I am helping implement CloudFront CDN for an NGINX HLS video origin. If you're not familiar, HLS in the browser just uses XHR or fetch to constantly request .m3u8 and .ts files via HTTP and display them in a video element. I have replicated the issue I'm describing with simple AJAX calls on an interval, so the problem is not specific to HLS. I would like to be able to switch traffic between the CDN and direct-to-origin with minimal impact to users. I have built this out, and can switch between CloudFront and direct-to-origin by changing DNS in Route 53. The DNS record has a TTL of 1 minute
However, when I do so, sometimes the IP address used by the browser does not change - even long after the DNS TTL. OS and browser level DNS cache show the expected IP address, but the browser (as shown in Developer tools -> Network) shows it is still using the "old" IP address. It can keep doing this for several hours after the DNS TTL. Even refreshing the page will not force it to get a new IP for the domain. So far, I've only found chrome://net-internals/#sockets -> Flush Socket Pools or completely closing all browser instances forces the browser to get a new IP address for the domain.
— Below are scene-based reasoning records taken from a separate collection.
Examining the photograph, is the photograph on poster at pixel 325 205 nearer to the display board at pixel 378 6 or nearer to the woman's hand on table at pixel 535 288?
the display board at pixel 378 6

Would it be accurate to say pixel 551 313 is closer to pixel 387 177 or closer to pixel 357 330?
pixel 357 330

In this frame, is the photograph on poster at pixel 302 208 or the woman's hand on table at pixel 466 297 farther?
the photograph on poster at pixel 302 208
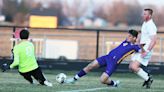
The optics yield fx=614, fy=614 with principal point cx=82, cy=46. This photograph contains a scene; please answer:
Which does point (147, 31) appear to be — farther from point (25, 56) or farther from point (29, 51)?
point (25, 56)

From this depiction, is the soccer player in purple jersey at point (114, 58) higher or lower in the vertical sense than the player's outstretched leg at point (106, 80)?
higher

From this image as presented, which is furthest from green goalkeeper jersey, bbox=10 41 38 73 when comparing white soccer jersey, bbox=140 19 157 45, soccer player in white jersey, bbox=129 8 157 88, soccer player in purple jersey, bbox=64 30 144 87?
white soccer jersey, bbox=140 19 157 45

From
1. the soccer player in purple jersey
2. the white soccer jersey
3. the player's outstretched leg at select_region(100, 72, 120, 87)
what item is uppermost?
the white soccer jersey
So, I'm fairly certain that the issue is that Chrome (also tested FireFox, probably all browsers), maintain a connection and do not look up DNS again until the connection is closed, regardless of the DNS TTL, especially with something like HLS video or a continuous ajax polling where the connection is being used every few seconds. I am able to control this somewhat by setting Connection:close or Keep-Alive:timeout=5s headers on the origin. However, I cannot control these at CloudFront, even with a custom function. Moreover, if I enable HTTP2 at origin and/or CloudFront, these headers are not allowed or used, but I still see similar behavior.
I can also return a HTTP 421 Misdirected Request from the origin and force clients hitting the origin to refresh. However, this does not work from CloudFront - using a CloudFront function to modify response code causes an error, and a 421 returned from origin to Cloudfront causes an error and does not trigger clients to refresh.
Given all this, how can I ensure that DNS changes take effect in the browser within the DNS entry's TTL? Is there any header or CloudFront setting I can use? I can control some of the clients, so is there is any javascript, request header, or XHR trick to force the browser to get and use the new TTL?